Regression models for the relative risk
$ \newcommand{\pr}{\mathbb{P}}\newcommand{\E}{\mathbb{E}} $ Relative risks (and risk differences) are collapsible and generally considered easier to interpret than odds-ratios. In a recent publication Richardson et al (JASA, 2017) proposed a new regression model for a binary exposure which solves the computational problems that are associated with using for example binomial regression with a log-link function (or identify link for the risk difference) to obtain such parameter estimates.
Let \(Y\) be the binary response, \(A\) binary exposure, and \(V\) a vector of covariates, then the target parameter is
\begin{align*} &\mathrm{RR}(v) = \frac{\pr(Y=1\mid A=1, V=v)}{\pr(Y=1\mid A=0, V=v)}. \end{align*}
Let \(p_a(V) = \pr(Y \mid A=a, V), a\in\{0,1\}\), the idea is then to posit a linear model for \[ \theta(v) = \log \big(RR(v)\big) \] and a nuisance model for the odds-product \[ \phi(v) = \log\left(\frac{p_{0}(v)p_{1}(v)}{(1-p_{0}(v))(1-p_{1}(v))}\right) \] noting that these two parameters are variation independent which can be from the below L’Abbé plot. Similarly, a model can be constructed for the risk-difference on the following scale \[\theta(v) = \mathrm{arctanh} \big(RD(v)\big).\]
p0 <- seq(0,1,length.out=100)
p1 <- function(p0,op) 1/(1+(op*(1-p0)/p0)^-1)
plot(0, type="n", xlim=c(0,1), ylim=c(0,1),
xlab="P(Y=1|A=0)", ylab="P(Y=1|A=1)", main="Constant odds product")
for (op in exp(seq(-6,6,by=.25))) lines(p0,p1(p0,op), col="lightblue")
logrr <- 0.25; abline(a=0, b=exp(logrr), col=1, lty=2) # Add line \(\log(\mathrm{RR})=0.25\)
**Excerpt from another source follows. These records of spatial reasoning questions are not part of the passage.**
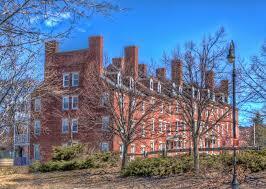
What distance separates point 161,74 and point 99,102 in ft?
18.2

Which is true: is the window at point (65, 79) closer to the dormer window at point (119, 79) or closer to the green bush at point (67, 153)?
the green bush at point (67, 153)

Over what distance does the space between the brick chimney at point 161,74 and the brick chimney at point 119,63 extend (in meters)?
3.45

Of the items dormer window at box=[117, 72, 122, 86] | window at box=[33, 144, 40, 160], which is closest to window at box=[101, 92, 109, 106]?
dormer window at box=[117, 72, 122, 86]

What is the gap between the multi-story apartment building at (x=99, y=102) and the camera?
22.5 m

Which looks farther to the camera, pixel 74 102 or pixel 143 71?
pixel 74 102

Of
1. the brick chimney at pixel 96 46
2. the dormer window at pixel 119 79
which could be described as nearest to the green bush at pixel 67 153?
the dormer window at pixel 119 79

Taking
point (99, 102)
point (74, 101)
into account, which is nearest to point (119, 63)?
point (99, 102)

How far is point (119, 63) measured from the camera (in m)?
28.4

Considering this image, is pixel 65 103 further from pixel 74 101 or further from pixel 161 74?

The model can be specified in
R with
lava
using the following syntax
library("lava")
m <- lvm(a ~ x+z,
logrr ~ 1,
nuisance ~ x + z)
m <- binomial.rr(m, y ~ a | logrr | nuisance)
## Alternative syntax:
## binomial.rr(m, response="y", exposure="a", target.model="logrr", nuisance.model="nuisance")
m
Binomial regression (exposure | relative-risk | odds-product) :
y ~ a | logrr | nuisance
Latent Variable Model
a ~ x+z binomial(logit)
logrr ~ 1 deterministic
nuisance ~ x+z deterministic
Exogenous variables:
x gaussian
z gaussian
We can then simulate from the model
d <- lava::sim(m, n=5e4, seed=1, p=c(logrr=1))
head(d)
a x z logrr nuisance y
1 1 -0.6264538 0.5258908 1 -0.10056299 1
2 0 0.1836433 -0.4875444 1 -0.30390103 0
3 0 -0.8356286 1.1382508 1 0.30262217 1
4 1 1.5952808 1.2151344 1 2.81041518 1
5 0 0.3295078 -0.4248307 1 -0.09532293 0
6 0 -0.8204684 -1.4508403 1 -2.27130867 0
A double-robust estimator can be constructed by considering both a
model for the exposure as a function of the auxillary covariates as
well as a model for the nuisance parameter. This estimator (and other
double-robust estimators) can be applied using a newly
developed library targeted
in R (and python)
library(targeted)
riskreg(y ~ a | 1 | x+z | x+z, data=d, type="rr")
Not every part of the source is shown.